Dear Diary,
I’m absolutely exhausted. Head pounding, eyes threatening to roll out of my skull. And no, it’s not because of a quiz this time—it’s a midterm. The one I was supposed to study for until my head started trying to split in half. On top of that, I’m starving, but I didn’t bother cooking anything because *surprise!* the water in the kitchen has decided to go on strike. The dishes are clean, though, so at least there’s that small victory. I don’t want to create some chaos by cooking and dirtying more dishes that would just sit there mocking me.
I had French toast with honey this morning, thinking it would sustain me through the day. Hilarious. Now my stomach is groaning in agony.

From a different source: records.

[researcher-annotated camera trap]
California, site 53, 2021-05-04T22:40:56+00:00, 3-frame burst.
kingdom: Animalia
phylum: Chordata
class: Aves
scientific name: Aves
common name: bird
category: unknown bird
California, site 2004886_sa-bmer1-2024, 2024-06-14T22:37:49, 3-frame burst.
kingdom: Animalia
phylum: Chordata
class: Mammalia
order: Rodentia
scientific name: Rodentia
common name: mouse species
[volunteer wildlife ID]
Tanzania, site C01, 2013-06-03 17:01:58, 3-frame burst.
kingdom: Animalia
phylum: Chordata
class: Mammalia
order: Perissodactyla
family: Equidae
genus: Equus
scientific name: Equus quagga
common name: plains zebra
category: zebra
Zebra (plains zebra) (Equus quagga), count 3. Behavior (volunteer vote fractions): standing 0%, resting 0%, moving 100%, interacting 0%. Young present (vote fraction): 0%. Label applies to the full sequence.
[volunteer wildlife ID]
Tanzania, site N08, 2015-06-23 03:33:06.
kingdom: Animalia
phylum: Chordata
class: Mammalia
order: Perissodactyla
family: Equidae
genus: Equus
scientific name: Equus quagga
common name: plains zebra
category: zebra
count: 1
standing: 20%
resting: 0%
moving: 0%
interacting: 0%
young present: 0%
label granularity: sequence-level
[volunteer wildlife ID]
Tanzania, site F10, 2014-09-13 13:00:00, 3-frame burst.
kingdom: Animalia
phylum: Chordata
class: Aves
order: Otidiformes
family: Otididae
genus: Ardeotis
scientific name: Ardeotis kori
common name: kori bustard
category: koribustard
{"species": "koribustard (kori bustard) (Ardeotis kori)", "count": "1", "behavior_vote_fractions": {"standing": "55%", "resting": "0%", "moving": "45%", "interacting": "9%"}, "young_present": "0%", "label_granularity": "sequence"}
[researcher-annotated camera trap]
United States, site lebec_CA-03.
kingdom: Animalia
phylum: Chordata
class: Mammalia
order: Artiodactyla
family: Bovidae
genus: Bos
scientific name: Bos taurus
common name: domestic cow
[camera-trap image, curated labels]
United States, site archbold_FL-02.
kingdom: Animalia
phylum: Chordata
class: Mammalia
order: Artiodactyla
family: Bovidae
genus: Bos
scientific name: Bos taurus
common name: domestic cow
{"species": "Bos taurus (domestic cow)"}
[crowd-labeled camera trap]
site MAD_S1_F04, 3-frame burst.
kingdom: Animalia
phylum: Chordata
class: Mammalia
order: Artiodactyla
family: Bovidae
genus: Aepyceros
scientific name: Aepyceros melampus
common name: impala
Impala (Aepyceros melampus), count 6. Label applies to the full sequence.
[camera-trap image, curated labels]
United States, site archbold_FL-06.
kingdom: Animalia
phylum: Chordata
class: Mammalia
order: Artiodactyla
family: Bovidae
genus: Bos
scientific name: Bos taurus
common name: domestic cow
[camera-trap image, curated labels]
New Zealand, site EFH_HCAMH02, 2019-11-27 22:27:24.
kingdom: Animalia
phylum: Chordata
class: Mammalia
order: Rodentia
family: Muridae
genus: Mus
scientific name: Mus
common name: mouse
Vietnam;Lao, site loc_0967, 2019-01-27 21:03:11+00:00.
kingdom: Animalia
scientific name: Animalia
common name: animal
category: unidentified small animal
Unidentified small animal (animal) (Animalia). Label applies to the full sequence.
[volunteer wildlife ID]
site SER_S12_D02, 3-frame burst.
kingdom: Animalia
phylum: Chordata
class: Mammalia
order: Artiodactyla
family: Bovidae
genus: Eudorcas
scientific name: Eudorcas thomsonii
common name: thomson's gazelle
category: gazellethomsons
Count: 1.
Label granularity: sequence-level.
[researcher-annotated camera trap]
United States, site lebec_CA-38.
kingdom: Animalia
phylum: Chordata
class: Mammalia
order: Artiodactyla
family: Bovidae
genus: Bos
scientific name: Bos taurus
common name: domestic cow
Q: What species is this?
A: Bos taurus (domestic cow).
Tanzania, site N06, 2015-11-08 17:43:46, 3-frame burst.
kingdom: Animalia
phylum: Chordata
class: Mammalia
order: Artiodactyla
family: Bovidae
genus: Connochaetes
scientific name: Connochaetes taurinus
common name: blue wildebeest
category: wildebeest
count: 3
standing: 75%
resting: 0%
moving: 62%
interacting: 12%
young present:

Honestly, I feel like crap. Or maybe I’m just fed up. Can’t really tell the difference anymore. I’m stuck in this depressing dorm, and all I want is to get out. But *alone*? No thanks. I hate going out alone. Let me explain. My friend Janet? She lives an hour and a half away. Yeah, like she’s really going to come here just for me to feel less pathetic. And Bethany? She’s a ten-minute walk away, but I don’t think I’ll see her unless there’s a guy involved. You know the type—over the moon if some guy hands her a rose. That’s who she is. So yeah, guess I’ll just sit here, alone, in my little fortress of misery.
Anyway, that’s it for today.Guess I will just sit here and stew in it a bit longer.